According to The New York Times, Mazars USA has given the records to a key House committee:
“After a yearslong legal fight, the House Oversight Committee has received a first trove of documents from the firm, which recently entered into a legal settlement agreeing to produce a range of financial documents from several years before Mr. Trump took office and during his early presidency. Mazars said in February it could no longer stand behind a decade of annual financial statements it had prepared for the Trump Organization.”
The chair of the committee, Rep. Carolyn Maloney (D-NY) confirmed that Mazars was indeed cooperating and providing documents:
Maloney also noted that her committee was the only one in Congress to obtain any of the Mazars documents.
The Times also notes that news of the document handover has been a long time coming:
“The Oversight Committee has been in a lengthy struggle to obtain financial documents from Mr. Trump as part of its investigation into allegations of conflicts of interest, inadequate financial disclosures and violations of the emoluments clauses of the Constitution, which bar the president from receiving profits from a domestic or foreign government other than his official compensation. In 2019, Michael D. Cohen, Mr. Trump’s former personal attorney, testified before the committee that Mr. Trump’s financial statements had falsely represented the former president’s assets and liabilities and that Mr. Trump had ‘inflated his total assets when it served his purposes’ and, at other times, ‘deflated his assets to reduce his real estate taxes.'”

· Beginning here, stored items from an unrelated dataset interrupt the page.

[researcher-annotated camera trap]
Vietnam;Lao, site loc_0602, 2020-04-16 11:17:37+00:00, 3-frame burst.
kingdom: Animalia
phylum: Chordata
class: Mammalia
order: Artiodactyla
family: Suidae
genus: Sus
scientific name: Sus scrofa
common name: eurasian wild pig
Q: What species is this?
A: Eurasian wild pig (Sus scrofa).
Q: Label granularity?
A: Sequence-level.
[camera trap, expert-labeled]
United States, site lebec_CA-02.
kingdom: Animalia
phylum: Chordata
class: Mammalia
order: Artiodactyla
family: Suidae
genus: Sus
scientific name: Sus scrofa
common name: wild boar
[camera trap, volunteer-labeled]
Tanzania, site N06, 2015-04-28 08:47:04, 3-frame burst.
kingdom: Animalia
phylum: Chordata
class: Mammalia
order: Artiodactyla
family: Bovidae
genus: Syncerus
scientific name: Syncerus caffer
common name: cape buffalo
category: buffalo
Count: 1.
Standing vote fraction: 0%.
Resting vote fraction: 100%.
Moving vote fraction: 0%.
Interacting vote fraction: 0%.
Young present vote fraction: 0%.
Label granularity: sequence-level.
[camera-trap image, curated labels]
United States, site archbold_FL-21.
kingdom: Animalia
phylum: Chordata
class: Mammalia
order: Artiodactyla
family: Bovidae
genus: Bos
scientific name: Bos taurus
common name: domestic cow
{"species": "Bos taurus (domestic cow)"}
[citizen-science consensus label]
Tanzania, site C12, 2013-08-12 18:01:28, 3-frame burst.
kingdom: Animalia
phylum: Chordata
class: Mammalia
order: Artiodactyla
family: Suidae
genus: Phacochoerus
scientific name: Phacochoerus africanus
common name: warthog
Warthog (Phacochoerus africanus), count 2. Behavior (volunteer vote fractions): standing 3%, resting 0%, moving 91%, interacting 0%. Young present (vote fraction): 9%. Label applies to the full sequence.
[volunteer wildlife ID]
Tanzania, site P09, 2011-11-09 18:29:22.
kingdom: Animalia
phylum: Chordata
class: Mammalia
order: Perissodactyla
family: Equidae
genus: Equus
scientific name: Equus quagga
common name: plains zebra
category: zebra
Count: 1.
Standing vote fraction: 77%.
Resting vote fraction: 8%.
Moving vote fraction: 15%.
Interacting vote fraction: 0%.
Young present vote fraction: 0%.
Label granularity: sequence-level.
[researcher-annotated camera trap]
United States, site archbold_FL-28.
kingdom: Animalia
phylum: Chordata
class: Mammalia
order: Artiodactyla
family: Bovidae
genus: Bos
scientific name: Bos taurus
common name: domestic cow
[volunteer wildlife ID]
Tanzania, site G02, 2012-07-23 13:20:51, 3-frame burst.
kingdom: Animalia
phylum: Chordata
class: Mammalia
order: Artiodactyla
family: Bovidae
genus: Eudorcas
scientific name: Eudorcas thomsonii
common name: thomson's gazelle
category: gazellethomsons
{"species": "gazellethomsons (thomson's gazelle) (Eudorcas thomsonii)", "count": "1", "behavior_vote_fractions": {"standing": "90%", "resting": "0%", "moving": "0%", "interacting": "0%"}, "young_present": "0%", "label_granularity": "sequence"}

The agreement between Mazars and the Oversight Committee specifies “that Mazars must turn over any documents between 2014 and 2018 that indicate any false or undisclosed information about Mr. Trump’s assets, income or liabilities; communications related to any potential concerns that financial information provided by Mr. Trump’s companies was inaccurate; documents from November 2016 to 2018 related to the Old Post Office Building, a federal property in Washington that Mr. Trump’s company converted into a hotel through a lease deal; and documents from 2017 and 2018 related to relationships between Mr. Trump’s businesses and foreign states.”